At the top of this list of evidence is a new agreement between the Department of Labor (DOL) and the Department of Justice (DOJ) which makes clear that they will begin prioritizing pursuing criminal charges against employers who willfully lie or mislead inspectors about matters related to employee safety in 2016.

According to the new agreement, prosecutors will be encouraged to pursue the other serious offenses that often accompany or occur at the same time as an OSHA violation. They will particularly emphasize lying to investigators, witness tampering, conspiracy, and environmental and endangerment crimes. These crimes can carry sentences of up to 20 years in prison. The Environment and Natural Resources Division is training inspectors to recognize and document these prosecutable offenses, and will provide a designated Criminal Coordinator from the DOL to work with local district attorneys on prosecuting these crimes.

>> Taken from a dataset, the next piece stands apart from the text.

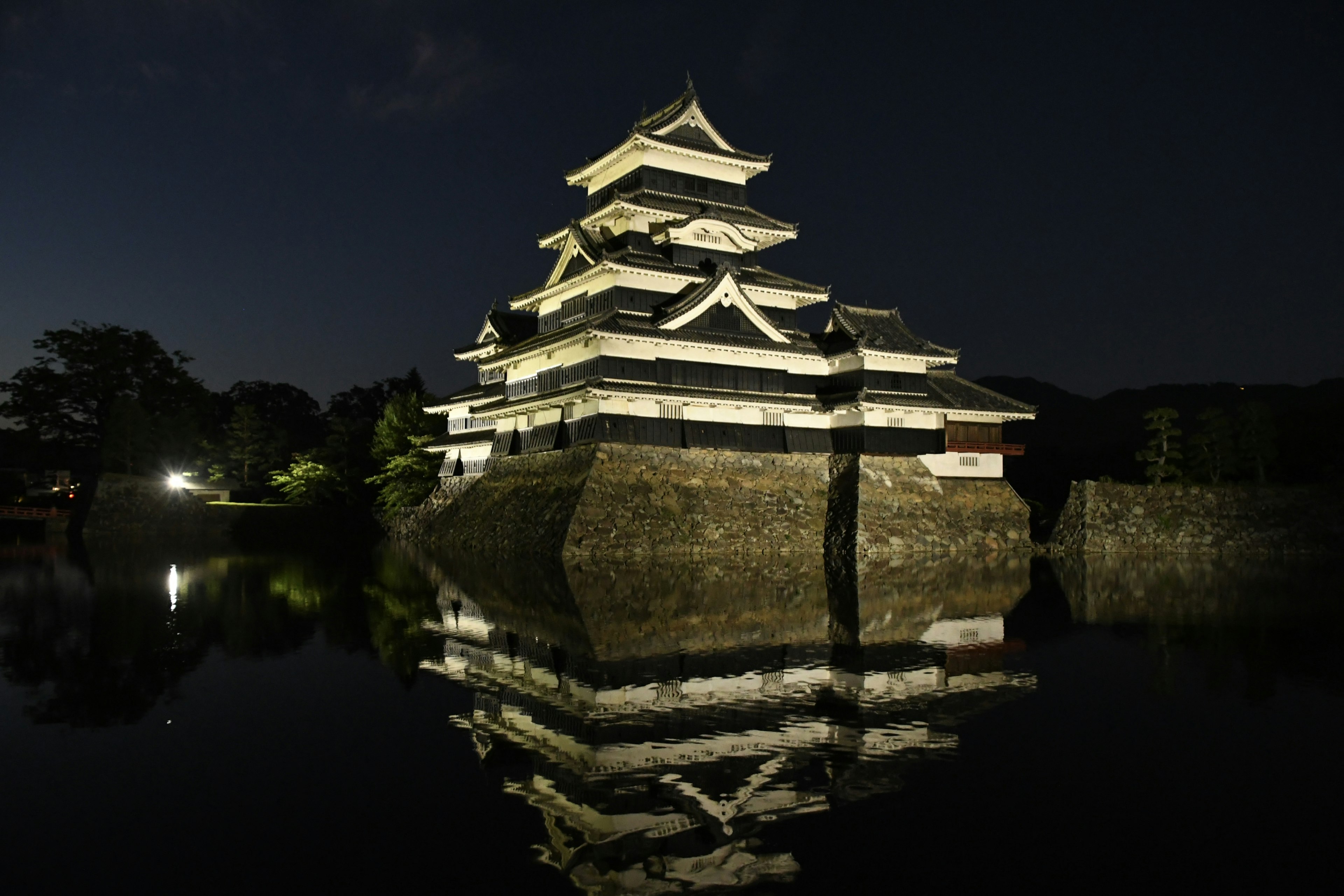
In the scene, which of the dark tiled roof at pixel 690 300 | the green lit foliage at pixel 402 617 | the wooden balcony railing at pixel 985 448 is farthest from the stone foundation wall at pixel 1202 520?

OSHA has already begun to move forward with “test cases” for this kind of enforcement. In early December, a roofing contractor in Philadelphia pled guilty after an employee died in a fall while repairing a church roof, and the contractor repeatedly lied to investigators about it. He has yet to be sentenced, but faces up to 25 years in prison. According to the OSHA press release on the case, the company also faces civil penalties for willful and serious violation.

There’s also evidence that in 2016, OSHA will remain about the same size, but will come to a new silica rule faster than expected. The U.S. Congress released a new appropriations bill giving OSHA a budget comparable to the amount allocated in the previous two fiscal years. However, it also eliminates other legislation seeking to lengthen the rulemaking process on a new silica standard, which OSHA has said it hoped to reach in early 2016.

Back in October, it was also reported that OSHA was moving to give its inspectors greater latitude to focus on more complex inspections by using a goal system that would reward inspectors for in-depth inspections as much as for overall quantity of inspections. In 2016, you can expect OSHA to continue to move toward this “quality instead of quantity” inspection model. This means inspectors will feel free to spend more time at larger companies, and not move to another inspection site simply for the purpose of inspecting a certain number of companies by the end of the year.

Obviously, 2016 still holds many unknowns in store for EHS professionals. However, these upcoming changes from OSHA may give us a good clue about the tone of the coming year!